++++ SOURCE TEXT ++++

Physics 326: Intermediate Mechanics II Fall 2013
Richard Weaver. Office: 4115 ESB. Tel: (217) 333-3656 firstname.lastname@example.org
Po-Yao Chang email@example.com
Welcome to Physics 326: Intermediate Mechanics II The instruction for this course will begin at 11:00 am on Tuesday, Aug 27, 2013 in 144 Loomis Laboratory of Physics (LLP). The schedule (subject to change) can be found here.
Physics 326 is the second half of the complete classical mechanics sequence (Physics 325 is the first half). The structure of the course is very like that of last semester's. It is planned that the course will include material on multi-degree of freedom coupled linear oscillations, rotations of 3-d rigid bodies, a bit of chaos and nonlinear dynamics, and some continuum mechanics including waves in solids and fluids. See the schedule for details.
* Taylor, Classical Mechanics
* Marion and Thornton, Classical Dynamics of Particles and Systems. The Fifth
Edition is best, but earlier editions are also fine.
I've put these books on reserve for PHY 326 in Grainger Library.
* new feature: A booklet of 183 pages constituting an edited version of the lecture notes from last year is available at the Illini Union Bookstore (if they run out let them/me know). Many students asked for this; purchasing it is not required. Reading it before class will give you an opportunity to familiarize yourself with the material of the lecture before the lecture is presented. It is planned that the schedule page will indicate which pages of those "Approximate Lecture Notes" are relevant to each day's lecture.

++++

### SET EXERCISE 1
According to the Physics 326 course page, how many pages long is the booklet of edited lecture notes?
### SET EXERCISE 2
From the Physics 326 course page, repeat the stretch from "Physics 326 is" through "in Grainger Library.".

++++ PROVIDED INFORMATION ++++

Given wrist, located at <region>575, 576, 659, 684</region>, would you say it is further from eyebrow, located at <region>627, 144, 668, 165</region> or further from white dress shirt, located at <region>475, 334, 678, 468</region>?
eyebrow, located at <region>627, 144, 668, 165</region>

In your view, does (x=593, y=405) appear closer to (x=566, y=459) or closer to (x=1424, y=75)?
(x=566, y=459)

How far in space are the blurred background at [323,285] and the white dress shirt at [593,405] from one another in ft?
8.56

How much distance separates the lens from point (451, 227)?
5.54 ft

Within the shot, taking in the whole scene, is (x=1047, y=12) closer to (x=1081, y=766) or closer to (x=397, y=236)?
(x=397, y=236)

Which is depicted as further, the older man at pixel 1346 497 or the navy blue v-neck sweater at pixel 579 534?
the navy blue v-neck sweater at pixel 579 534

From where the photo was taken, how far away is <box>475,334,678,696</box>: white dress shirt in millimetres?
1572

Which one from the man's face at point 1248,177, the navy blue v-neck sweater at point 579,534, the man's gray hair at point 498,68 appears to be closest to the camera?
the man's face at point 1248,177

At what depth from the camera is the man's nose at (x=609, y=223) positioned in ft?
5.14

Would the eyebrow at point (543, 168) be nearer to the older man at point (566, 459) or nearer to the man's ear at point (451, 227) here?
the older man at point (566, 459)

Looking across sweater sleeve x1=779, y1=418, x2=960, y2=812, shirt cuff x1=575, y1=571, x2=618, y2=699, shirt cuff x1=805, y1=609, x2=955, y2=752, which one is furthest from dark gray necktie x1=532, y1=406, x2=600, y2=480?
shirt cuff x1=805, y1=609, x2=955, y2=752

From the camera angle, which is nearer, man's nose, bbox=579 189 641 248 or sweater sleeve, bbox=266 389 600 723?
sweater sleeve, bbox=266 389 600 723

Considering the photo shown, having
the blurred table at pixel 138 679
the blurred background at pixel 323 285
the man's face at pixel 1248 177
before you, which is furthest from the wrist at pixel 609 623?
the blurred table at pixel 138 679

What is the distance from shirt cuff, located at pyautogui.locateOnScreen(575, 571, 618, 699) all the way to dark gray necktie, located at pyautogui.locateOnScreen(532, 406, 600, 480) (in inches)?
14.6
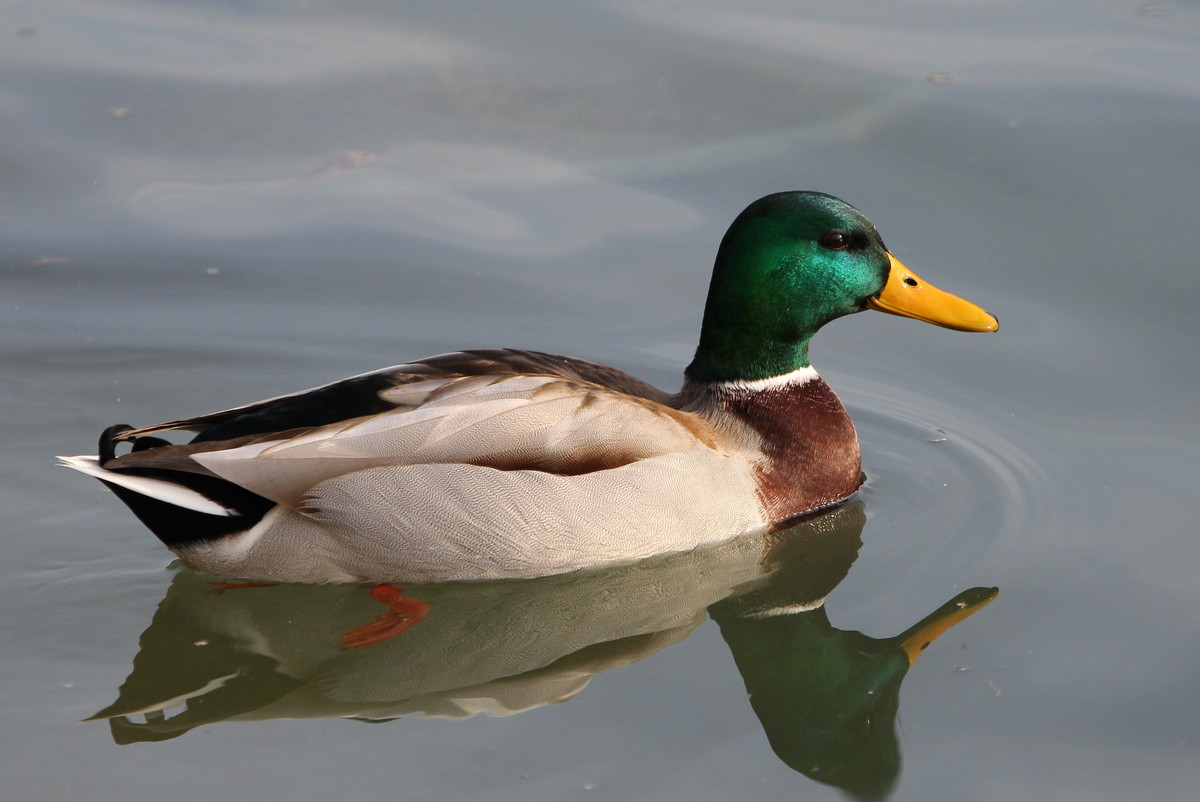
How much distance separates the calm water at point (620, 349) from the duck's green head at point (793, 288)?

++++

### COMPLETE OUTPUT 1
183 pages

### COMPLETE OUTPUT 2
Physics 326 is the second half of the complete classical mechanics sequence (Physics 325 is the first half). The structure of the course is very like that of last semester's. It is planned that the course will include material on multi-degree of freedom coupled linear oscillations, rotations of 3-d rigid bodies, a bit of chaos and nonlinear dynamics, and some continuum mechanics including waves in solids and fluids. See the schedule for details.
* Taylor, Classical Mechanics
* Marion and Thornton, Classical Dynamics of Particles and Systems. The Fifth
Edition is best, but earlier editions are also fine.
I've put these books on reserve for PHY 326 in Grainger Library.